If you really want that style of jig, I would think that you could build one yourself from scraps of hardwood very easily. 

As for sharpening, if you ask one woodworker what is the ultimate sharpening method, there will be twenty other woodworkers butting into the conversation telling you why the answer is wrong. 

BTW - The ultimate sharpening method is the one that works best for you and your pocketbook. :thumbsup:

BTW2 - It doesn't matter what my ultimate sharpening method is because it's wrong. :laughing:


----------



## Stick (Aug 23, 2007)

rrich said:


> "*Ultimate Sharpening Jig"*
> 
> Sorry but IMHO there just ain't no such thing. :blink:
> 
> ...


To be sure you make some good points. With that said, I might just look around the shop and see what kinds of spare parts and wood I have and try to make one on my own... just for the heck of it. 

For the record, I do use the DMT 11 X 2 or 3 stones and sharpen my plane irons with a jig that rides on the stone itself. The problem is the stone is wearing down the brass "wheel" and I'm trying to find something that does not have to ride across the sharpening surface. Not to mention it leaves a horrible mark on my $80 DMT stone....


----------



## sawdustfactory (Jan 30, 2011)

Again, this just my opinion and what works for me. I've been learning to sharpen freehand and it's not as hard as many would have you believe. I do the secondary bevel and sometimes tertiary bevel. I have 2 jigs, the Veritas MkII and a simple side grip to use if I need to re-establish my primary bevel. I also have a slow speed grinder primarily for my lathe gouges but can re-establish a bevel here if needed.


----------



## Stick (Aug 23, 2007)

sawdustfactory said:


> Again, this just my opinion and what works for me. I've been learning to sharpen freehand and it's not as hard as many would have you believe. I do the secondary bevel and sometimes tertiary bevel. I have 2 jigs, the Veritas MkII and a simple side grip to use if I need to re-establish my primary bevel. I also have a slow speed grinder primarily for my lathe gouges but can re-establish a bevel here if needed.
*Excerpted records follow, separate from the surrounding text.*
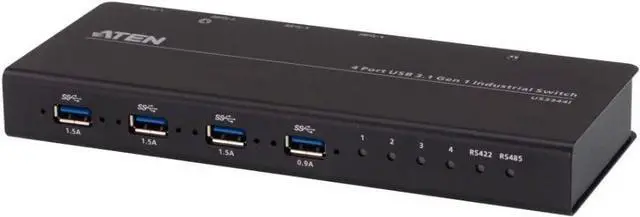 Main image of ATEN US3344I 4x4 USB 3.1 Gen.1 Switch Industrial Switch Black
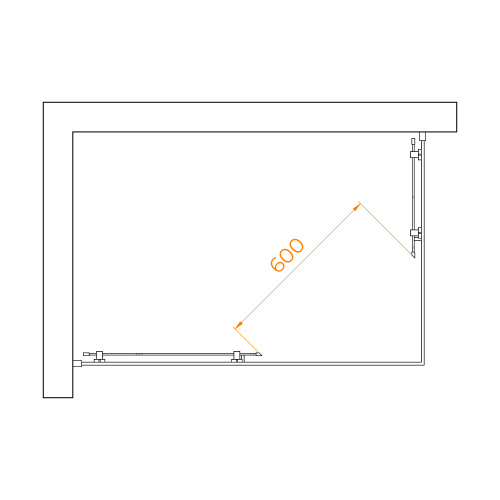 Душевой уголок RGW Passage 3508104082-11 80х120 стекло прозрачное профиль хром глянцевый без поддона - фото 3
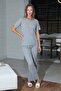 Ribbed Elastic Waist Camisole Suit - 3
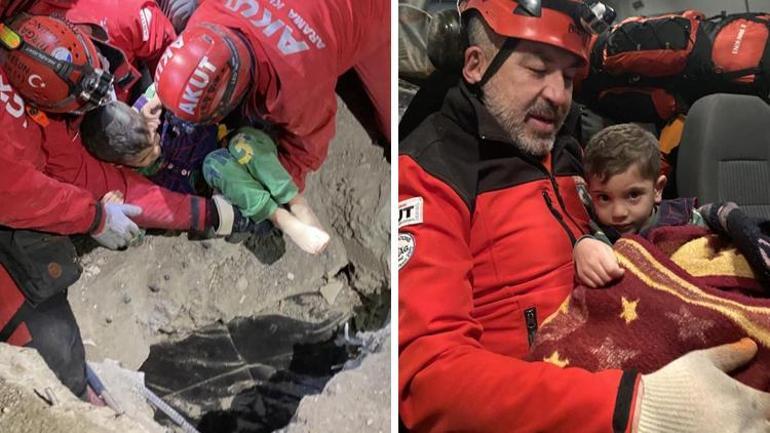 Umut dolu bekleyiş ve sevinç gözyaşları: Enkazdan mucize kurtuluşlar 100. saatte enkazdan çıkarıldılar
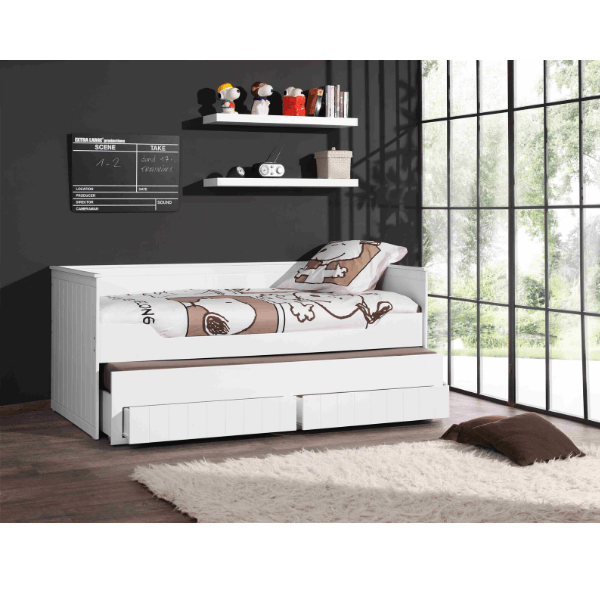 cabin bed with trundle and storage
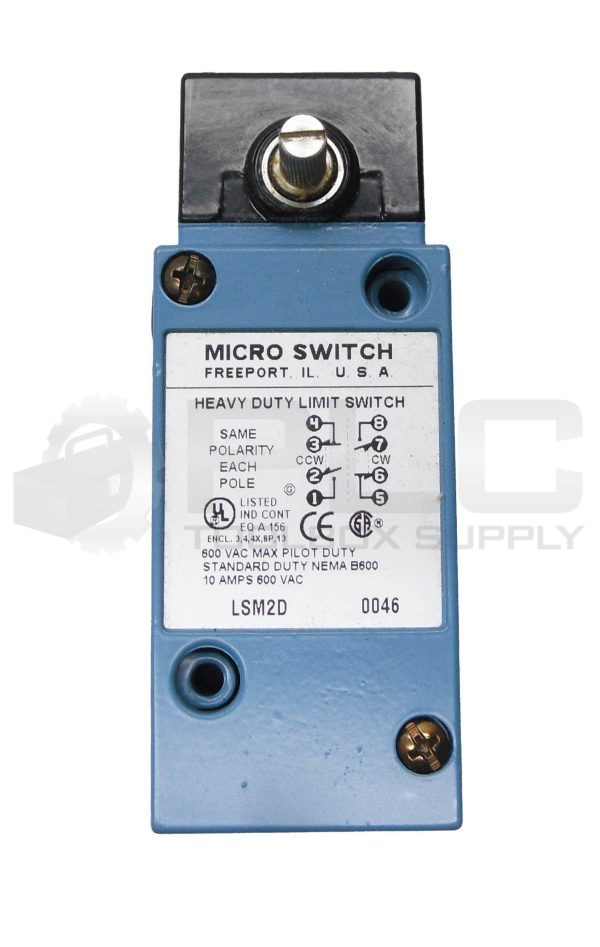 NEW HONEYWELL LSM2D MICRO SWITCH 600VAC 10A *READ* - Image 2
I already sharpen pretty much everything free hand, but I think using a jig for plane irons gives a much better result; just my opinion though. My Wusthof knives in my kitchen are like ninja swords.... 

But back to the point. I was just wondering if anyone had any experience with that one. There are many, and I've been tempted to put together one somewhere on this board for my planer knives as well. 

Anything that gets me back to making sawdust faster, I'm always interested!:yes:


----------



## Merkava_4 (Nov 22, 2012)

If you get that jig, you'll have to get a large piece of granite like his has to roll it on.


----------



## Brian T. (Dec 19, 2012)

If I had lots of long edges to sharpen, I'd buy a jig in a minute. But I have a wide variety of wood carving tools and several different bevel angles, not to mention the progressive sweeps of 9 crooked knives.

Big, flat, hard surface? See if you can find a business which polishes and installs stone countertops.
I got a dozen sink cutouts and a 30" x 5" offcut for FREE. Some of it is faux stone, some is real but it is all very flat.


----------